There are some slight differences in portrayal, mostly in that Fellini’s masterpiece (I do hold it in greater esteem than 8½) is such a wild, glamorous romp through the city’s social elite, and Antonioni’s is a vision of isolation (as was his wont), but between the black-and-white photography, the two great director’s incredible control of their frame, and, obviously, the location, these two Romes feel like they exist near each other, each hovering just outside the other’s universe. I hope to someday explore them both.
THE ROYAL TENENBAUMS (New York City) – Wes Anderson has a distinct visual sense, that much is certain. But to what end? Here, he transformed New York into a city much like Fellini’s or Godard’s – a little larger than life, greatly exaggerated, but perfectly calibrated to show only the parts the characters know, the way they know it.
THE THIRD MAN (Vienna) – Ah, the other side to the lovers’ paradise we saw in Before Sunrise. Vienna in Carol Reed's best-regarded film is late-40s Vienna, which means postwar Vienna, and that air of reconstruction hangs over every scene, with each character trying to find their way into this new world that’s being built. That, and it’s just a great place to set a film, visually. Every shot ends up better for it.
CASABLANCA (duh) – This one is so obvious it hardly needs mentioning. A city full of thieves, corrupt officials, freedom fighters, gamblers, and club owners? It’s like if you took Las Vegas, but gave it some sort of purpose.
PORT OF SHADOWS (Le Havre) – The existential sibling of Casablanca and the Vienna of The Third Man, Marcel Carne’s great gangster picture drips with atmosphere and feels absolutely alive in every sense. If the place feels a little fake, it’s because it’s a movie, damn it, but the spirit of this film and its town comes alive at Panama’s, the go-to bar for all the town’s drifters.

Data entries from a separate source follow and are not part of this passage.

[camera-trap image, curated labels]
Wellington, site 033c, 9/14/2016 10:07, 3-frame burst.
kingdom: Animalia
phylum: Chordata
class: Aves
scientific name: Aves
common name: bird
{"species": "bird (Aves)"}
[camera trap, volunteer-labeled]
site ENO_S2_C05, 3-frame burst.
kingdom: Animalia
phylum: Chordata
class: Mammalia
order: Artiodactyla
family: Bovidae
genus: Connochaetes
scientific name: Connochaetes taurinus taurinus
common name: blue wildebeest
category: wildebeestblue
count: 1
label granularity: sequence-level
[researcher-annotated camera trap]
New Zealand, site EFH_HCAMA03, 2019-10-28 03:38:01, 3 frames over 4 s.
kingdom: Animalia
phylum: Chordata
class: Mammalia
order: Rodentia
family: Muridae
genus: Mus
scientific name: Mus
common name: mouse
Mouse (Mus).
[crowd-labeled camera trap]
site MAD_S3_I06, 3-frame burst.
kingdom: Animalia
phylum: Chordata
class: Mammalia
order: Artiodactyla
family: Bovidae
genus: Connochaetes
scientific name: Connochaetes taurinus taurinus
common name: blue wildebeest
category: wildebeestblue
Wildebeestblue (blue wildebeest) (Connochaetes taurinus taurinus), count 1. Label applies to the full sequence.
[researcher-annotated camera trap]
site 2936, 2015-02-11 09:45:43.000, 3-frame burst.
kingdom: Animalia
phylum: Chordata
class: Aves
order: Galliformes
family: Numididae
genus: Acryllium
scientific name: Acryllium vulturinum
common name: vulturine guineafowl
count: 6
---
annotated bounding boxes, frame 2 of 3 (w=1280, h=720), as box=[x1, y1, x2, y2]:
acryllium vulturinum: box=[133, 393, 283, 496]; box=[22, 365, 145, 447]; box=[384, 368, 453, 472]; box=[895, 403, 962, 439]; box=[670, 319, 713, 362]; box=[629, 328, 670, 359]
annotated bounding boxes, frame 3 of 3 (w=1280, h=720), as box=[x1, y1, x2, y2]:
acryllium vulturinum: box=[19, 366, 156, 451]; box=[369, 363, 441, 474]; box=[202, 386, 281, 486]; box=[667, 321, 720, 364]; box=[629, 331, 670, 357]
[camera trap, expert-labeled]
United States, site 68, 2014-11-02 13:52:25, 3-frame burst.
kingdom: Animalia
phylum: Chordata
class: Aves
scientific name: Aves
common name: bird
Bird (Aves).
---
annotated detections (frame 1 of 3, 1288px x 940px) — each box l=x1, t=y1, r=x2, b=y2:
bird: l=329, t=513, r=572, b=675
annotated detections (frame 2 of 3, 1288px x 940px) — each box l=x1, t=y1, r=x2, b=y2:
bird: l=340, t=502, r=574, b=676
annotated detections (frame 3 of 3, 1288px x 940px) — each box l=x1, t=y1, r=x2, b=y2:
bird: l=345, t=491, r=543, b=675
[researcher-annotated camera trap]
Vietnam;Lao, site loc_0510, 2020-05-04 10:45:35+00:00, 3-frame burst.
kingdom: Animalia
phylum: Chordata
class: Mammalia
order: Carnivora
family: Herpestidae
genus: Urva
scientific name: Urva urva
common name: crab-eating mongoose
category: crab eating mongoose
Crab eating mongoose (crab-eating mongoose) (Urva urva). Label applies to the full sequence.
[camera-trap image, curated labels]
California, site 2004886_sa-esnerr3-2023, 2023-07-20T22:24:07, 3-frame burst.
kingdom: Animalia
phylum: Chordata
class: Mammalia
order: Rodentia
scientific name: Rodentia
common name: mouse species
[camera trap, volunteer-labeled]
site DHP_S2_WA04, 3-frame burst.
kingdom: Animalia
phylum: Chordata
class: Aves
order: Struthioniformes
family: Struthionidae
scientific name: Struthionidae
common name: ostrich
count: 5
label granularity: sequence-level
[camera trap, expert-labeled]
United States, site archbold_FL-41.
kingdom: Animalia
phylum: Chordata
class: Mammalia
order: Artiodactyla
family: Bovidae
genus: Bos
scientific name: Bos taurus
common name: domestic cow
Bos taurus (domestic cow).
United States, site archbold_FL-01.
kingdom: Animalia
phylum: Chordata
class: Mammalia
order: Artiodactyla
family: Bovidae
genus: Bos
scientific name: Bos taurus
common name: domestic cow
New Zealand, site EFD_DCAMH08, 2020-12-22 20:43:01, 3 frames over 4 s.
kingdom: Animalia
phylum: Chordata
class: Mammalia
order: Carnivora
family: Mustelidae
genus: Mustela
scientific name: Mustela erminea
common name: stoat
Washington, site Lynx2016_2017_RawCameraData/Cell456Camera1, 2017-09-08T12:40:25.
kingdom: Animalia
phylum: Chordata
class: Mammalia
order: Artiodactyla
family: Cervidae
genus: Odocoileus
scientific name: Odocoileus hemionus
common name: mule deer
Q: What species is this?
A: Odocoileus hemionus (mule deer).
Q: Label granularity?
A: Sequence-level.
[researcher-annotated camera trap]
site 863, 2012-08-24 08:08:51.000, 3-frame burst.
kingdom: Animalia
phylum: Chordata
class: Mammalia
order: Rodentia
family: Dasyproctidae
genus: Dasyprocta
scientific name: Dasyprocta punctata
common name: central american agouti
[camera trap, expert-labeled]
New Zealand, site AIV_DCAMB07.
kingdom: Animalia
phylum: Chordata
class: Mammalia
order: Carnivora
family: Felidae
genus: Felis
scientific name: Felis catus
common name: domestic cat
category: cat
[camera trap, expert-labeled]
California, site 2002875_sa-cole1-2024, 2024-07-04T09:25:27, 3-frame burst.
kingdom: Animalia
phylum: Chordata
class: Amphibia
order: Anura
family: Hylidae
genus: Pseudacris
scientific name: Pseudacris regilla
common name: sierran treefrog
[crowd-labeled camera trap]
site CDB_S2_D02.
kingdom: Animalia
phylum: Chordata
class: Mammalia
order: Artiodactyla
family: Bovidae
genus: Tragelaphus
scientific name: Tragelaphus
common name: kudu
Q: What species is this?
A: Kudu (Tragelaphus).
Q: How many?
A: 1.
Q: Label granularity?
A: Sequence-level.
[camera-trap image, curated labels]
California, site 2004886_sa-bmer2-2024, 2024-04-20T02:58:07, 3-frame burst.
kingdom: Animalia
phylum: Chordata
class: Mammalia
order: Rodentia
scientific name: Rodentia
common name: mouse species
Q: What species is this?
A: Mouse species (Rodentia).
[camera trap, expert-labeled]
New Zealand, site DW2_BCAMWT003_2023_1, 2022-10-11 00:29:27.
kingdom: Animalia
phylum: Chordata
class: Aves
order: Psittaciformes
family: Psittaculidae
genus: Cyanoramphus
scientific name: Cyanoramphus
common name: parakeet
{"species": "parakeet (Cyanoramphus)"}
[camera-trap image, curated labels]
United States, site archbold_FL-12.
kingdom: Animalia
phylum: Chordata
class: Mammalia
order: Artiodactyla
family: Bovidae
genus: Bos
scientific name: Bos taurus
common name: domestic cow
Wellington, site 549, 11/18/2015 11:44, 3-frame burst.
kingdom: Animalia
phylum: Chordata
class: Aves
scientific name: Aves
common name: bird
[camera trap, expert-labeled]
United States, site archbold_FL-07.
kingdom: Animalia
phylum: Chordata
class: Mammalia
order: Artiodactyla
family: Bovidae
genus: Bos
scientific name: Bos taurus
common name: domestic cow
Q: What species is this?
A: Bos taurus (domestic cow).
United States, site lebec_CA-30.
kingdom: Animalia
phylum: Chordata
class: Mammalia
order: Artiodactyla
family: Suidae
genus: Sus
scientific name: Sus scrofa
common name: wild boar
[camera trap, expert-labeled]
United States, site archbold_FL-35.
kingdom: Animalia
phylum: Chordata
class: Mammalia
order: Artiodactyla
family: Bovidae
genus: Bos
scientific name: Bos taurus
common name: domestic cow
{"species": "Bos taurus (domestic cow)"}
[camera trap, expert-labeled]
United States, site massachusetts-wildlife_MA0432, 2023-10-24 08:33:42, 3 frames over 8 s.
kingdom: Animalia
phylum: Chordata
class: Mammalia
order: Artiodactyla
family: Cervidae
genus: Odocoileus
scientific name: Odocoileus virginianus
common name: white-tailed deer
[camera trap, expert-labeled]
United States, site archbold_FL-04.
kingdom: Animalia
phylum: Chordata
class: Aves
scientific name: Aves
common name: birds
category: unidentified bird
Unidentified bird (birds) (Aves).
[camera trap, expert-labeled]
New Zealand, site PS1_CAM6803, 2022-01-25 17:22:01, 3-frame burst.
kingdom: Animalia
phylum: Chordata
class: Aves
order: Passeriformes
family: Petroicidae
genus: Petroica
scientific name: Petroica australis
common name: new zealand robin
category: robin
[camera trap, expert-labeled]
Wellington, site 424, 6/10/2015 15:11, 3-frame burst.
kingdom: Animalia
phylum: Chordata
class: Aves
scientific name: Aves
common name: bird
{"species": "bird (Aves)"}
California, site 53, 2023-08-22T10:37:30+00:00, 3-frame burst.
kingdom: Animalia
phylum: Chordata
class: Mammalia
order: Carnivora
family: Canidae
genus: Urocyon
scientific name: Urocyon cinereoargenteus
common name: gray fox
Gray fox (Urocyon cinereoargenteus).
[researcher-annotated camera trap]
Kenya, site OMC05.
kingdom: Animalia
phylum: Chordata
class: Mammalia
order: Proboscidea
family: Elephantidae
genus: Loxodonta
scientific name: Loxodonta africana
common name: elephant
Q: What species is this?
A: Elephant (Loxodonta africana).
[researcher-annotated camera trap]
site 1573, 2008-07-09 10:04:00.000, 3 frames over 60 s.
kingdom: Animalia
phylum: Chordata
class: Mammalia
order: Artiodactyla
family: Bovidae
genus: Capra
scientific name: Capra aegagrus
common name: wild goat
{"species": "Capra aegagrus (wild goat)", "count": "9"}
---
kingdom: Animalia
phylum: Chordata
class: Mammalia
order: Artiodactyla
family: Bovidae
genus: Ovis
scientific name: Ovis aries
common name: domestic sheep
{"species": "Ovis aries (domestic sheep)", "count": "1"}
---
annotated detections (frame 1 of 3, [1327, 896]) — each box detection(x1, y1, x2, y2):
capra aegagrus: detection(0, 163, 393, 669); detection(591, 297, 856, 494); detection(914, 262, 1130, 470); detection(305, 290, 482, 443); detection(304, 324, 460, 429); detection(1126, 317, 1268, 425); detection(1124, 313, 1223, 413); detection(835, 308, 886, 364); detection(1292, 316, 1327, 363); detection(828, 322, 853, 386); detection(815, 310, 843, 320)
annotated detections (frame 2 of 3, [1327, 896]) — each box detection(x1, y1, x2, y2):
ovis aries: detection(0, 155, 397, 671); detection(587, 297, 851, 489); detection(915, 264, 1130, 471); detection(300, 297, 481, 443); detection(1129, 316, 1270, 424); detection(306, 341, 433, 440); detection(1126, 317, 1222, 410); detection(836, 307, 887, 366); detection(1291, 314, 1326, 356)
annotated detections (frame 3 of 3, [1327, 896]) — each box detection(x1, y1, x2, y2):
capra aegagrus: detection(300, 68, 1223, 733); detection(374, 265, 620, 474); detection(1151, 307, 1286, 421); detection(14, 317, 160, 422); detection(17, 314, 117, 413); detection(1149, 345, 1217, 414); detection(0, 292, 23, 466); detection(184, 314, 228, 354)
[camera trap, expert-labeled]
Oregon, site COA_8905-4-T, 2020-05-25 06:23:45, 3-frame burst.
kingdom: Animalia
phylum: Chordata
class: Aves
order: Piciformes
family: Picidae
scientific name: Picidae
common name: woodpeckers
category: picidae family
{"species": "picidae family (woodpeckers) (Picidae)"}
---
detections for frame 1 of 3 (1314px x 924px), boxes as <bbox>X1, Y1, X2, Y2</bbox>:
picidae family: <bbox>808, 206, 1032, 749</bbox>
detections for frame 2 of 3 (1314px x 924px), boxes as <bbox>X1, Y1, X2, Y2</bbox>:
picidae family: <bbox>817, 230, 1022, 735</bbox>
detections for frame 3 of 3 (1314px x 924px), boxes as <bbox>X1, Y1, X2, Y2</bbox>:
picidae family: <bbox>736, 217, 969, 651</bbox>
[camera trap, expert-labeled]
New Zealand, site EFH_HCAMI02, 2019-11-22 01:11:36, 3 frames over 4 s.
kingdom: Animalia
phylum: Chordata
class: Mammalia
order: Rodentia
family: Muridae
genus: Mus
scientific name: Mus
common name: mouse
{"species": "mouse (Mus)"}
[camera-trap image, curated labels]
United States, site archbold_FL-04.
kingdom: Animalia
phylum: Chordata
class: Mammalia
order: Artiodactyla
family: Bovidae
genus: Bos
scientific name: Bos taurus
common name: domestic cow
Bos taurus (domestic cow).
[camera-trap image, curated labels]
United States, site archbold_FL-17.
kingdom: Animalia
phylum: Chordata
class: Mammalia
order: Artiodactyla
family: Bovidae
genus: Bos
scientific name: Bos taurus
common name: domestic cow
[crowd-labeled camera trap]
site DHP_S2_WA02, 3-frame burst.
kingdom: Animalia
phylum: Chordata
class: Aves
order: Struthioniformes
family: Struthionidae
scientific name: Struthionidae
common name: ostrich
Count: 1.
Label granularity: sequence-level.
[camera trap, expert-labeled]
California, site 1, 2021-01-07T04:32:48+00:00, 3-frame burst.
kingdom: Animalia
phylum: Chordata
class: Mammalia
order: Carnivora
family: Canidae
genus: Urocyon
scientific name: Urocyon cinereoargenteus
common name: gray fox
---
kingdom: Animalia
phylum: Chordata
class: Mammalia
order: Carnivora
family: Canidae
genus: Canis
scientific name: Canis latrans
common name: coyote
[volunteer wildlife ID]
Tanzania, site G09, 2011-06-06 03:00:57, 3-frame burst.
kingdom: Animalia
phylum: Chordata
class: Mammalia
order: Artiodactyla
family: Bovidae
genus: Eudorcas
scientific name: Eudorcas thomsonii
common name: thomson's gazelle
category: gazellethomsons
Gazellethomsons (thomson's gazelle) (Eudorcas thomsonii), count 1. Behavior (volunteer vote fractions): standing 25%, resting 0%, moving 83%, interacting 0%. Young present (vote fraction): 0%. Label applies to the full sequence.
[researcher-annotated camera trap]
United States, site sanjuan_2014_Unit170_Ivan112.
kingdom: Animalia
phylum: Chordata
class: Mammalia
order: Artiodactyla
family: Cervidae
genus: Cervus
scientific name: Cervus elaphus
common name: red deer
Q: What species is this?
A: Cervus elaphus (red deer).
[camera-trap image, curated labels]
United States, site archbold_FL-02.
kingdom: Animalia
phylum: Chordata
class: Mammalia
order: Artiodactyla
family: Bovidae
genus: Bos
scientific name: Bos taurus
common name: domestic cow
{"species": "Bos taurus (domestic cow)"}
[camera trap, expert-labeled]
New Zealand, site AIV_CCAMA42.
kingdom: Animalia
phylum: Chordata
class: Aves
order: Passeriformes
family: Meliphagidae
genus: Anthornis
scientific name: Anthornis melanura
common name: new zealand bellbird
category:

NASHVILLE (Nashville, TN) – A movie does get a leg up when its city comes to represent, oh, all of America. Nashville is one of the most American films ever made, in all that that could ever mean, and it must be seen to be known. The Nashville of Nashville, much like the New York of The Royal Tenenbaums, could never really exist, but in a lot of ways it does, everyday.
OCEAN’S 13 (Las Vegas) – Sure, Ocean's 11 also took place in Vegas, but there’s something to the Vegas that director Steven Soderbergh created with this film. It’s at once insanely modern (are there really casinos that use computers that read your pulse and so forth to determine if you’re cheating?), and exactly the Vegas we all know from the Sinatra days. Really, it’s what that Vegas would feel like if it existed today.
IN BRUGES (Bruges) – Fockin’ fairytale town, right? In Bruges is one of those films that every single bastard on this damn planet should have seen by now, because every single bastard on this damn planet has no reason to dislike it, but how great is Bruges? Bruges is everything in this movie…it’s a dead end, a wonderfully preserved bit of history, an escape, a seedy underbelly in a part of the world rife with seedy underbellies, but to everyone, in one way or another, it’s a fockin’ fairytale town where almost anything can happen and everything does. I love the shit out of this movie, and fockin’ Bruges.
What about you? What cities just scream out to you?